Of the 30 merchants I contacted only three of them quoted me a price over the phone that was less than the price that was listed in the daily deal offering. All three were from small businesses and two of the three were from merchants who mentioned that the price is dependent on a variety of factors. For example, a car wash that listed it’s offering at a value of $100 quoted me $80 over the phone after I informed them that the car I wanted washed was a Lincoln LS. It is possible that had I told them that the wash was for a more premium model of car and/or a larger vehicle, the price quoted would have been closer to the $100 value that was listed. Another merchant that gave me a quote lower than the value in their offering was a hair salon that informed me that their rates vary by stylist. Consequently, the rate I was quoted was from a specific stylist and it is likely that other stylists in the salon charge a price that is in line with the price quoted on their deal offering. See Table A for the deal values and quotes I received for my study. If you are interested in the full data set or have any questions about my sampling technique, leave a comment below or contact me at email@example.com.

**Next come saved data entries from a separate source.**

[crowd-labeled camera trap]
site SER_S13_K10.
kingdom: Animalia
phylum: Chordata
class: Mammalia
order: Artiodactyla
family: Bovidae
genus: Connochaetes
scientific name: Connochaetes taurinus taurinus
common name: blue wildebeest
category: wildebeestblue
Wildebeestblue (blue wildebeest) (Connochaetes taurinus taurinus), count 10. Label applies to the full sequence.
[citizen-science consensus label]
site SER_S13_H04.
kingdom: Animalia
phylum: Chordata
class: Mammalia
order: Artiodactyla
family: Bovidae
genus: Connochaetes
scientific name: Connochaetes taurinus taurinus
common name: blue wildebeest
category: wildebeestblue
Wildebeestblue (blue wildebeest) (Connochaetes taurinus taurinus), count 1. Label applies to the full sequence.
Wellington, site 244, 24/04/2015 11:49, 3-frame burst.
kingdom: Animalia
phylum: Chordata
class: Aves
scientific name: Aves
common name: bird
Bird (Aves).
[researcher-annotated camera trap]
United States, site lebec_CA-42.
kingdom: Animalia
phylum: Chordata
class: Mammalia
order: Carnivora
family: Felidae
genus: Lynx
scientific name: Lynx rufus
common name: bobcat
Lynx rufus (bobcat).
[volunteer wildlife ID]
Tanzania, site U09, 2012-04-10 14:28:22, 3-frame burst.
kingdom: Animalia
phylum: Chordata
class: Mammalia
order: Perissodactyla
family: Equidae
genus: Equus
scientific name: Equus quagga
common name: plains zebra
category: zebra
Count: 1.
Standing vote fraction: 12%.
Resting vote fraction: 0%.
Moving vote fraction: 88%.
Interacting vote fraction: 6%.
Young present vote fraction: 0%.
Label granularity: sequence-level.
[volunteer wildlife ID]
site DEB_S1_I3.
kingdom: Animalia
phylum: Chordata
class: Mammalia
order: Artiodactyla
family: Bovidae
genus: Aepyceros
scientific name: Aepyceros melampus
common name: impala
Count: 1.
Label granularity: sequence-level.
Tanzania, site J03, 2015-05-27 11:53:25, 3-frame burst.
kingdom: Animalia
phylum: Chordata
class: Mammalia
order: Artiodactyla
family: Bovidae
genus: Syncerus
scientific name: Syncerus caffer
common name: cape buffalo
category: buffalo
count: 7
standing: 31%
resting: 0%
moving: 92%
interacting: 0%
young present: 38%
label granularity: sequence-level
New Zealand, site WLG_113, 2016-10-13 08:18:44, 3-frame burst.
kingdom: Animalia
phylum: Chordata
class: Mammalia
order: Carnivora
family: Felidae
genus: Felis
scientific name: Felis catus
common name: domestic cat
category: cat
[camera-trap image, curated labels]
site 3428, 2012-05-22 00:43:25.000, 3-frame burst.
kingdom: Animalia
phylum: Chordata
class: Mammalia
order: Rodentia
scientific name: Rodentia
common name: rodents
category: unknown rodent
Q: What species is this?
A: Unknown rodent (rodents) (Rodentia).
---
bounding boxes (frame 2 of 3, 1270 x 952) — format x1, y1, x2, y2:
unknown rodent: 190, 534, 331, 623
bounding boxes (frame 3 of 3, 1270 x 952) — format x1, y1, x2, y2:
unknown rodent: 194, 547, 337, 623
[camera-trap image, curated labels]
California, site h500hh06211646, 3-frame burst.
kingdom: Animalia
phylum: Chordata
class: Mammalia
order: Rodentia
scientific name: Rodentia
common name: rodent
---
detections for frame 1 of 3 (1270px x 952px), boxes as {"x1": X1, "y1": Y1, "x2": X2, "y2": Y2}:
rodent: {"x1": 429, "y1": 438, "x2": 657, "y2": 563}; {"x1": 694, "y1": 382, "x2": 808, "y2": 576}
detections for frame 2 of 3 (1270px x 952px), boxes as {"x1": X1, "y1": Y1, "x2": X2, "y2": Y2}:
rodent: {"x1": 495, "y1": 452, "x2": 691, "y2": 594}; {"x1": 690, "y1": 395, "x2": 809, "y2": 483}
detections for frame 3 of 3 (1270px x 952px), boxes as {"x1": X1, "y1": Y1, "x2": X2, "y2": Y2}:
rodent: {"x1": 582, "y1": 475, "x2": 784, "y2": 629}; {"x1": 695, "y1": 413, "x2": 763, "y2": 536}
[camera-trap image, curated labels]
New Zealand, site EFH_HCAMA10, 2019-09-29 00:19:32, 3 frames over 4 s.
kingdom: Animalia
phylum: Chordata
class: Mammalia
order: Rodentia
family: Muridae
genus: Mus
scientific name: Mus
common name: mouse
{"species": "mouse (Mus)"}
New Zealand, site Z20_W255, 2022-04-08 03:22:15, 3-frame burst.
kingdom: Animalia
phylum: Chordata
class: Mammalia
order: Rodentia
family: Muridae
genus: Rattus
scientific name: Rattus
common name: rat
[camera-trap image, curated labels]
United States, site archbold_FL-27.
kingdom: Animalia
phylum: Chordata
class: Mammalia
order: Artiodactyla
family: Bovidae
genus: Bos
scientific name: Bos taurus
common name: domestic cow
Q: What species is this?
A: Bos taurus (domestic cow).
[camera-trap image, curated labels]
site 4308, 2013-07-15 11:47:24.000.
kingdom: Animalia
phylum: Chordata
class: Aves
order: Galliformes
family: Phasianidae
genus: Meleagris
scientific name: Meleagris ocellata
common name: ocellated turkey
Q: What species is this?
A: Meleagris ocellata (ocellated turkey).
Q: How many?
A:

As with any study, there are some limitations and questions that remained unanswered. I would have liked to use a larger sample and I may conduct another study with a larger sample to get a more statistically reliable answer to the question of how frequently deal values are inflated.
As I mentioned, a week after Thumbtack published its article, it replied to a comment stating that they only sampled deals from local service providers. According to Thumbtack, these offerings make up 11% of all the offers from Groupon and LivingSocial. Did Thumbtack.com randomly sample all of the offerings from local service providers or did they selectively choose ten merchants? Is the phenomenon of deal price inflation an increasing or decreasing trend? Even if the rate of inflated deal prices was close to 10% when Thumbtack.com did its survey, I suspect that the rate will decline as Groupon and LivingSocial build their merchant/price databases and impose better deal review controls.
In conclusion, Thumbtack’s article was deceptive and the numbers it presented were based on biased sampling that was not specified in its “case study”. Price inflation does occur among a relatively small percentage of daily deal offerings but it is most likely due to the flexible pricing of small business owners and not due to deception by Groupon or LivingSocial. Daily deal companies are highly incentivized to accurately represent their offerings to encourage repeat buying behavior and they are imposing methods to reduce the frequency of inflated deal prices.